Eighty-five percent of people who are forced to migrate do so within and between countries in the so-called Global South. So most who leave their home territory or country are absorbed elsewhere in the South. It’s also worth noting that four million Ukrainians have entered the EU and we were able to show solidarity in their case, creating proper mechanisms for receiving them here, opening up rights such as education, health, and employment.
Harrison Stetler
But for now, the idea of “Fortress Europe” seems to be winning what you called the “battle of narratives.” In the last year, we’ve seen a deepening of European partnerships with states in North Africa to tighten controls on migration. What does this externalization mean?
Rima Hassan
It means that we’re prepared to abandon commitments based on human rights and international law.

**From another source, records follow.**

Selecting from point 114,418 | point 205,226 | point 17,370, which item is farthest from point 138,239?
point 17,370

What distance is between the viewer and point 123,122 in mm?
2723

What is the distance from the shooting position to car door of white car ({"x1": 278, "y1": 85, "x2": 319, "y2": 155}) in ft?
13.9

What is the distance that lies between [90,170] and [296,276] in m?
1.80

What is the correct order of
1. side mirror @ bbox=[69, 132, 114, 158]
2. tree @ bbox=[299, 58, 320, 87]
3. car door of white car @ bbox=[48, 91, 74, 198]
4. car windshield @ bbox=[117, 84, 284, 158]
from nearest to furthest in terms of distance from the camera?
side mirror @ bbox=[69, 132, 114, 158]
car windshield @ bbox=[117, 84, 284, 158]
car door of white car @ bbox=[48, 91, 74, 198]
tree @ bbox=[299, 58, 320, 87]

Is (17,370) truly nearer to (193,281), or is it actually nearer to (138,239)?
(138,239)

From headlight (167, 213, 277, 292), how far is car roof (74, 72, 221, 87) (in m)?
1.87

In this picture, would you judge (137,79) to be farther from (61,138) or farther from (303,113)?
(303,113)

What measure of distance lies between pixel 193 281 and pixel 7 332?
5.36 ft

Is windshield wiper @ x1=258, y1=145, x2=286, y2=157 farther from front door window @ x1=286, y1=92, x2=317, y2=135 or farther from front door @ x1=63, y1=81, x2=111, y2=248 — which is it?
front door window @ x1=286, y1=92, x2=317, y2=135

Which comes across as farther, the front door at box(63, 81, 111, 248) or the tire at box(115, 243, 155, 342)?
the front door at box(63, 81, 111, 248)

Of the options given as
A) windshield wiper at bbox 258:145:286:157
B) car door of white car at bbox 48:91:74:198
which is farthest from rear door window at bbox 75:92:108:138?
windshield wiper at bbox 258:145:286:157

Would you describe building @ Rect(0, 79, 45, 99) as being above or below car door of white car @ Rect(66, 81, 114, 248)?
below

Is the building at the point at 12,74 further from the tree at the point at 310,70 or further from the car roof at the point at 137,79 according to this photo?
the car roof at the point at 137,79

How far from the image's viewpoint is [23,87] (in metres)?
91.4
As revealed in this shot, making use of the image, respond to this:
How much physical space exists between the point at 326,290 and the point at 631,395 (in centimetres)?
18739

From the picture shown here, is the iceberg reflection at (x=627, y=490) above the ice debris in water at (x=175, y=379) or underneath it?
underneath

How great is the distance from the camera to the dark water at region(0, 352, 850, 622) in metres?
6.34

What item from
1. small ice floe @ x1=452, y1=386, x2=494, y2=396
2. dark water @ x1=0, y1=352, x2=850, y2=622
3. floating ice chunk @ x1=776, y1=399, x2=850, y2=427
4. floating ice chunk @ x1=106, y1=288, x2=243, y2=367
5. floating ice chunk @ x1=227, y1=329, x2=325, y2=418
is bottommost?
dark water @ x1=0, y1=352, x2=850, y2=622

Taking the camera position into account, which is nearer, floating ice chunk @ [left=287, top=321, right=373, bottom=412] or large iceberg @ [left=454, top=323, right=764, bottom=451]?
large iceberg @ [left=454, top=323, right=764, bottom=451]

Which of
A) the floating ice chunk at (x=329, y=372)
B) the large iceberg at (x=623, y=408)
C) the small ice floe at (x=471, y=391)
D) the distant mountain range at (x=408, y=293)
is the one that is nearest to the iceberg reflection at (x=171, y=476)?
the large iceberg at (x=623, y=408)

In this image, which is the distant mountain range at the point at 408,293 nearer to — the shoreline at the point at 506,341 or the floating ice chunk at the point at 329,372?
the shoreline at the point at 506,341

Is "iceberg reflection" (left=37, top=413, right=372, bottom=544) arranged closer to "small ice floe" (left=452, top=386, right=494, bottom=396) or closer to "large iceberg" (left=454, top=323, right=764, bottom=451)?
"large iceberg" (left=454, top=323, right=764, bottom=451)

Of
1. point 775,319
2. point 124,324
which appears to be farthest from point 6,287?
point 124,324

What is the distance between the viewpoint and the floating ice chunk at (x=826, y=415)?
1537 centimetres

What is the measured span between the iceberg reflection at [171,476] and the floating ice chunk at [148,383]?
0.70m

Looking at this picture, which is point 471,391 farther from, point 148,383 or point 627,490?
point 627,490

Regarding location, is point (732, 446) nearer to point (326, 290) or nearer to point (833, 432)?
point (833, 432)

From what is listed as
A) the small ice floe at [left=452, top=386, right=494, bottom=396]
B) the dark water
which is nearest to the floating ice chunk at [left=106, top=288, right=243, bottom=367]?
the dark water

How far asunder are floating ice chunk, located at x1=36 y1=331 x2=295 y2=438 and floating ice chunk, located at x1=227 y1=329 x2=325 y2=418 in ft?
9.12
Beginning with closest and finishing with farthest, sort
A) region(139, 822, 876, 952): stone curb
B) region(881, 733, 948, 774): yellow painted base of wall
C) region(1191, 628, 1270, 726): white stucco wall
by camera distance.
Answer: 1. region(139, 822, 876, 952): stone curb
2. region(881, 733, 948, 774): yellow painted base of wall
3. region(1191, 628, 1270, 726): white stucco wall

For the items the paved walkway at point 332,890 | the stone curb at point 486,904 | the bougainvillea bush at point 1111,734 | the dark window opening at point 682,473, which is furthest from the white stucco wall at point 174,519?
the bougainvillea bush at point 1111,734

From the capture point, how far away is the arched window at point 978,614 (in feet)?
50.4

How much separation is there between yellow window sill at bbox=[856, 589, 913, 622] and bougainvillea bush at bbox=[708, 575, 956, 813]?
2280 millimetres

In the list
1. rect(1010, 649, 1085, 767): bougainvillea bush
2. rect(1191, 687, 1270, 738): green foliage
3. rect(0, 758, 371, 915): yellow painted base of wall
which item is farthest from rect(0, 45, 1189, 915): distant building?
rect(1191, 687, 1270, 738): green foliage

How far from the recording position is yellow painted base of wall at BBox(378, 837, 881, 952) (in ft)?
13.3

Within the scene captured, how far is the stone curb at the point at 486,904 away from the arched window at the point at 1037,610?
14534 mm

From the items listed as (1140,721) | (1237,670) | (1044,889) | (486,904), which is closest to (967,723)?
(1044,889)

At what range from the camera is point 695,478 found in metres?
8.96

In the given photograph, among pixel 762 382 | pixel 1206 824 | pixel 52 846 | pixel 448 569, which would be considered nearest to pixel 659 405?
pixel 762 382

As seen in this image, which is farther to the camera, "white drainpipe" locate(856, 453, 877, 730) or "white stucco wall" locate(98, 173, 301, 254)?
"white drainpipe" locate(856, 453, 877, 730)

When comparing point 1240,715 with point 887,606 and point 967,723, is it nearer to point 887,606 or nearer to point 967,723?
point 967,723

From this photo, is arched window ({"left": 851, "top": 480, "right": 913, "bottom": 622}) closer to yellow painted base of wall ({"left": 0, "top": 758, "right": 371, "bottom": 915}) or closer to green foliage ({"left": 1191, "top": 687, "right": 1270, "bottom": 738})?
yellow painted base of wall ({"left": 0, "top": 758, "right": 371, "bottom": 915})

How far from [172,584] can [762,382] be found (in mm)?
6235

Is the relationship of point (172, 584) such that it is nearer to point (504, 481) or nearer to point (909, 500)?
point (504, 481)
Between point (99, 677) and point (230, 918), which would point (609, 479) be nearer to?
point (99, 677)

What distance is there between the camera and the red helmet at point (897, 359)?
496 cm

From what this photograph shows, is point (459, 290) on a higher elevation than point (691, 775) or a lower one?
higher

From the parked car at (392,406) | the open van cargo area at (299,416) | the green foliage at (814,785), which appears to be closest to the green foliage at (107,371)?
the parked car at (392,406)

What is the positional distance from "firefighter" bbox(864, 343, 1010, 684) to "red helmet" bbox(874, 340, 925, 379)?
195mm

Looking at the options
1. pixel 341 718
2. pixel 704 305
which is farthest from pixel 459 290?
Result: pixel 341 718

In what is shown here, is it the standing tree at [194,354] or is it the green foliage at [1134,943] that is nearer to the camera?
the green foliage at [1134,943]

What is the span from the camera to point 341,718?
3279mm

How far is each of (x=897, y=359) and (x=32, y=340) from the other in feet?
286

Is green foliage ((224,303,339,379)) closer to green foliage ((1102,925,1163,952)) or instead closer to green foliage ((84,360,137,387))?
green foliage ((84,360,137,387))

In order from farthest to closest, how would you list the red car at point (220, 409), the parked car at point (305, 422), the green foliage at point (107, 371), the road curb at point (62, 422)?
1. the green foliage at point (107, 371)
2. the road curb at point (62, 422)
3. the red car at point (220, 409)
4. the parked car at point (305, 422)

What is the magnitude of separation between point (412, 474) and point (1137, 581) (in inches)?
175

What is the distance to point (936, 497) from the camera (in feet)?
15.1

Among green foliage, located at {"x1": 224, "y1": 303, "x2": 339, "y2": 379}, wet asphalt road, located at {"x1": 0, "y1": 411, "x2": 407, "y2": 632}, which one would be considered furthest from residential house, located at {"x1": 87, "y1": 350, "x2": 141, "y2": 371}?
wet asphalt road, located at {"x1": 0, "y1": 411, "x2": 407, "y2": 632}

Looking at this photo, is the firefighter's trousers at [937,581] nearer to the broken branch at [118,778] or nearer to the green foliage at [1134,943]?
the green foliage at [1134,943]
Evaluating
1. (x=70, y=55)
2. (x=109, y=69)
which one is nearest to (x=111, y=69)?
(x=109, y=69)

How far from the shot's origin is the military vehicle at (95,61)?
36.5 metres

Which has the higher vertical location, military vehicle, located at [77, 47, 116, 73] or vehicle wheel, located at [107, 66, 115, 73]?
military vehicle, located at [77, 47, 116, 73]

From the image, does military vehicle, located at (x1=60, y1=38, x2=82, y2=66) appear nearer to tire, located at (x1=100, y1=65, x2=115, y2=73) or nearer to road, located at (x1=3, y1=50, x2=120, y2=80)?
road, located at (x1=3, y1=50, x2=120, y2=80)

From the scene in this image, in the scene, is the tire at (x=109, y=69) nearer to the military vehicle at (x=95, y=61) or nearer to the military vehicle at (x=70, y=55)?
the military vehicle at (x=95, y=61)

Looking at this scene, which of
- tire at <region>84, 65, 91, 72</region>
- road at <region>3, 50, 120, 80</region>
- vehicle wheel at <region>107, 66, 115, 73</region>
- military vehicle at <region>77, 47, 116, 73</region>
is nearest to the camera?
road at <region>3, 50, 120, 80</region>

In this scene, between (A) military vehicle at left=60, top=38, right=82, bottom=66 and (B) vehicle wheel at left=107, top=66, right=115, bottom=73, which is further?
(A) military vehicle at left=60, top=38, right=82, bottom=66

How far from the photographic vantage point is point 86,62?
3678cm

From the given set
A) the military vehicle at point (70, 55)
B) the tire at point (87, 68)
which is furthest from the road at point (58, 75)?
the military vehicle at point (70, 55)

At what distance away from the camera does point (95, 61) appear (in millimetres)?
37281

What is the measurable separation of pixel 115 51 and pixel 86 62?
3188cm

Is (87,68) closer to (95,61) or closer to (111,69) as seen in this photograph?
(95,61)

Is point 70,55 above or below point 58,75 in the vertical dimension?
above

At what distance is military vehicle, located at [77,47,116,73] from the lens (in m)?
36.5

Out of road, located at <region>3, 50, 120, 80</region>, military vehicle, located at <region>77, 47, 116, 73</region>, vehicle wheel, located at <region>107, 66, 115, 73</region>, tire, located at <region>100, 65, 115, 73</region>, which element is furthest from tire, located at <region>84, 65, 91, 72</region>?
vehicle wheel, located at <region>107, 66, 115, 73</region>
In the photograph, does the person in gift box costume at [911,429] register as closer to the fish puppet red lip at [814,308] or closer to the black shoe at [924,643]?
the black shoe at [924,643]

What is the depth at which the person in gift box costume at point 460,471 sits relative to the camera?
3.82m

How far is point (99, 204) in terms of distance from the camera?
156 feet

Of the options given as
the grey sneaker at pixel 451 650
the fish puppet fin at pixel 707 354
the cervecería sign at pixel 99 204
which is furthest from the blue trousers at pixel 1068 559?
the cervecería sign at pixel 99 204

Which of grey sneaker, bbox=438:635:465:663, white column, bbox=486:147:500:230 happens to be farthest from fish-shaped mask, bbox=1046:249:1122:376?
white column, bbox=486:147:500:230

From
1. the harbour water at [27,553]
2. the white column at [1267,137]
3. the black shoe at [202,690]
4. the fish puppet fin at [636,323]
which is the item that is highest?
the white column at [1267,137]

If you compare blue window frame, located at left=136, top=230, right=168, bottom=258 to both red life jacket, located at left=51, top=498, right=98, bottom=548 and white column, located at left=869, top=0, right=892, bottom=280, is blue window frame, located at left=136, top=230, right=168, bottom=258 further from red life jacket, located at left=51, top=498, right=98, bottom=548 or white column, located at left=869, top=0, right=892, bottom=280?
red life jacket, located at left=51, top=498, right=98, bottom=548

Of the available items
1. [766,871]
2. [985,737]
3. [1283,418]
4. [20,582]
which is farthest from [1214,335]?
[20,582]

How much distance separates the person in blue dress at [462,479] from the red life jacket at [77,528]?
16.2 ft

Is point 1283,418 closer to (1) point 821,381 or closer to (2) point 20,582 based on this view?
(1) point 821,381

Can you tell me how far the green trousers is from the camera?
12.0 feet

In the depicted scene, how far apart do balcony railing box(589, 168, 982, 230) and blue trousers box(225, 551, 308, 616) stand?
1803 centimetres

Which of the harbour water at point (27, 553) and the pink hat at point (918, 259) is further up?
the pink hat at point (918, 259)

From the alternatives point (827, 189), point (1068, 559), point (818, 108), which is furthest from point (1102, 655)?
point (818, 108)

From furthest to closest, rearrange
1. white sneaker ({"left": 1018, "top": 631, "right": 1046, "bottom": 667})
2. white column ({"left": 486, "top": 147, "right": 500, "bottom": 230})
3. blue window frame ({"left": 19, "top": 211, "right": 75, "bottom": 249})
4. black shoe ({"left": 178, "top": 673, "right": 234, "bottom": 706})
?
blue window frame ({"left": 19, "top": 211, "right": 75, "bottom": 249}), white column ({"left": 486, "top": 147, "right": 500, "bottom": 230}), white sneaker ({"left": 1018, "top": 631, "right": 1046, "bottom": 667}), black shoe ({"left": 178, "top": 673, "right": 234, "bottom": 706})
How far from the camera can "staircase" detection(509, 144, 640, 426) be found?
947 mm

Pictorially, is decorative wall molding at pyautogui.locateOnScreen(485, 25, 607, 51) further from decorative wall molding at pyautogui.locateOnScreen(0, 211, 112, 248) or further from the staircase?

It’s the end result of the logic whereby for political reasons, and in the name of a specific political ideology, we’ve come to ignore major texts that are pillars of the EU and the UN’s construction. And the question I ask is, if we’re prepared today to sacrifice such-and-such a convention, such-and-such a text or international commitment, what’s next? And what credibility do we really have at an international level to talk about human rights? What credibility do we have to tell such-and-such a country in the Middle East, or China, or Russia, that your regimes are violating fundamental rights?
Harrison Stetler
There’s surely little more symptomatic of this trend than the fact that Fabrice Leggeri, former director of Europe’s Frontex border agency, is a candidate on the Rassemblement National ticket in June’s EU elections…
Rima Hassan
The tentacles of far-right ideology have penetrated the heights of the main political and media institutions. We’re no longer confronted with an isolated party, as in Jean-Marie Le Pen’s day. But we can’t just bash the people who vote for them. Our role is to propose solutions, to speak clearly to the distress and misery that leads people to lean toward an ideology like this — and away from a coherent program for confronting today’s problems.
Harrison Stetler
You and Leggeri are essentially opposites: What would you most like to bring to parliament from your experience in civil society working on this topic, or as someone born a refugee who moved to Europe?
Rima Hassan
In general, I think we need more activists in politics, which tends to be very closed off as a sphere in society. France Insoumise has a great ability to bring people from civil society into politics and say, “This is a voice that we have to listen to.” I know that for many people in France I represent a way of saying that, you can be a refugee, arrive in France at the age of ten and still be legitimate in politics and as a voice in French society.
Ultimately, the refugee issue raises the question of what kind of society we want to live in. When we consider our inability to resolve the migration issue today, we have to realize that in 2050, 250 million people will be forced to move because of climate catastrophes. So, if we’re not ready today, what’s it going to be like in twenty-five years’ time, when we’ll have double or even triple the migratory flows to manage?